What is the value of #1/n sum_{k=1}^n e^{k/n}# ?

Question

Emilia Aguilar · Accepted Answer

#e-1# (after taking the limit as #n->oo#)

#sum_(k=1)^n e^(k/n) =sum_(k=0)^(n-1)e^(1/n)e^(k/n)# #= sum_(k=0)^(n-1)e^(1/n)(e^(1/n))^k# By the geometric sum formula #sum_(k=0)^(n-1)ar^k = a(1-r^n)/(1-r)# we have #sum_(k=1)^n e^(k/n) = e^(1/n)(1-(e^(1/n))^n)/(1-e^(1/n))# #= e^(1/n)(1-e)/(1-e^(1/n))# And so #1/nsum_(k=1)^n e^(k/n) = e^(1/n)(1-e)/(n(1-e^(1/n)))# To evaluate the above as #n->oo#, note that # e^(1/n)(1-e)/(n(1-e^(1/n))) = e^(1/n)(1-e)* 1/(n(1-e^(1/n)))# Thus, if #lim_(n->oo)e^(1/n)(1-e)# and #lim_(n->oo)1/(n(1-e^(1/n)))# both converge, then #lim_(n->oo)e^(1/n)(1-e)/(n(1-e^(1/n))) = lim_(n->oo)e^(1/n)(1-e)*lim_(n->oo)1/(n(1-e^(1/n)))# (*) By direct substitution, #lim_(n->oo)e^(1/n)(1-e) = e^(1/oo)(1-e)# #= e^0(1-e)# #=1-e# Unfortunately, we cannot use direct substitution on #lim_(n->oo)1/(n(1-e^(1/n)))# as this gives us #0*oo# in the denominator.
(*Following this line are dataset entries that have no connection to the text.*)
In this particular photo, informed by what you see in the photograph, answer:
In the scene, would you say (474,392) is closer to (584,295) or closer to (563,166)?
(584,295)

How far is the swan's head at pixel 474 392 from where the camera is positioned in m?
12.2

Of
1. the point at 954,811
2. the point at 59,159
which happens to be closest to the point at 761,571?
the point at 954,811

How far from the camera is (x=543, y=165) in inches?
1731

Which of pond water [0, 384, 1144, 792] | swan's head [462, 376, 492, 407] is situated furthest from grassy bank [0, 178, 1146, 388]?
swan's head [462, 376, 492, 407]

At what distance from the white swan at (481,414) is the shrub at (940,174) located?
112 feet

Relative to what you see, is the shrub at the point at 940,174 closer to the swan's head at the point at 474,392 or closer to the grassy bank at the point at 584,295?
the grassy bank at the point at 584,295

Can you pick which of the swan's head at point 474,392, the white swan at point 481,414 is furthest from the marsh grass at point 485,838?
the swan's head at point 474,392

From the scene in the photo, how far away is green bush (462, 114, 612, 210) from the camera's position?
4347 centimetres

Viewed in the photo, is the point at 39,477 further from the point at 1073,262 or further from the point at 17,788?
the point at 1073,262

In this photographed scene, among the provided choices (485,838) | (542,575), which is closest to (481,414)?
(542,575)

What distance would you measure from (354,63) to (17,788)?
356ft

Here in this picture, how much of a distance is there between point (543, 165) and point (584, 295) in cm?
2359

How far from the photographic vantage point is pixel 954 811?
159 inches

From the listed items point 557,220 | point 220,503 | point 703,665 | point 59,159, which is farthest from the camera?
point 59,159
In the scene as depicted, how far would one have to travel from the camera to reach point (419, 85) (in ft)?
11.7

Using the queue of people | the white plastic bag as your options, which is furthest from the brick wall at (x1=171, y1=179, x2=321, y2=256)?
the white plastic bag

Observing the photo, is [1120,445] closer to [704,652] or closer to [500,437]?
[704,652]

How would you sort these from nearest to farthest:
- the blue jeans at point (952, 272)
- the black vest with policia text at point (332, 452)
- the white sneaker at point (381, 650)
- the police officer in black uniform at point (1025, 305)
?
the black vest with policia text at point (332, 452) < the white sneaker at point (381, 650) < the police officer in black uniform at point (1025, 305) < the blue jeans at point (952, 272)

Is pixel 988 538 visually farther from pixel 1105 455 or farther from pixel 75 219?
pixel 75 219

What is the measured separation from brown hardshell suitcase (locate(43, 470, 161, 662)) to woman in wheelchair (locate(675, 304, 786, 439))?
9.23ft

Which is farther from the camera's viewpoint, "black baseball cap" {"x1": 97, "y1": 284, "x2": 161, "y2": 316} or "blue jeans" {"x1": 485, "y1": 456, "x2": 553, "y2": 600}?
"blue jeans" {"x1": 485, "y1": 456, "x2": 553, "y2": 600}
Instead, we will modify the expression so we can use l'Hopital's rule. #lim_(n->oo)1/(n(1-e^(1/n))) = lim_(n->oo)(1/n)/(1-e^(1/n))# which gives us the #0/0# form needed to apply l'Hopital's rule. Doing so, we have #lim_(n->oo)(1/n)/(1-e^(1/n)) = lim_(n->oo)(d/dx(1/n))/(d/dx(1-e^(1/n)))# #= lim_(n->oo)(-1/n^2)/(e^(1/n)/n^2)# #= lim_(n->oo) -1/e^(1/n)# We can now evaluate this by direct substitution. # lim_(n->oo) -1/e^(1/n) = -1/e^(1/oo)# #= -1/e^0# #= -1# Meaning we have #lim_(n->oo)1/(n(1-e^(1/n))) = -1# So by our initial statement (*) #lim_(n->oo)e^(1/n)(1-e)/(n(1-e^(1/n))) = (1-e)*(-1) = e-1#

Ezekiel Alexander · Answer

undefined The value of $ \frac{1}{n} \sum_{k=1}^n e^{k/n} $ is $ \frac{e-1}{e} $.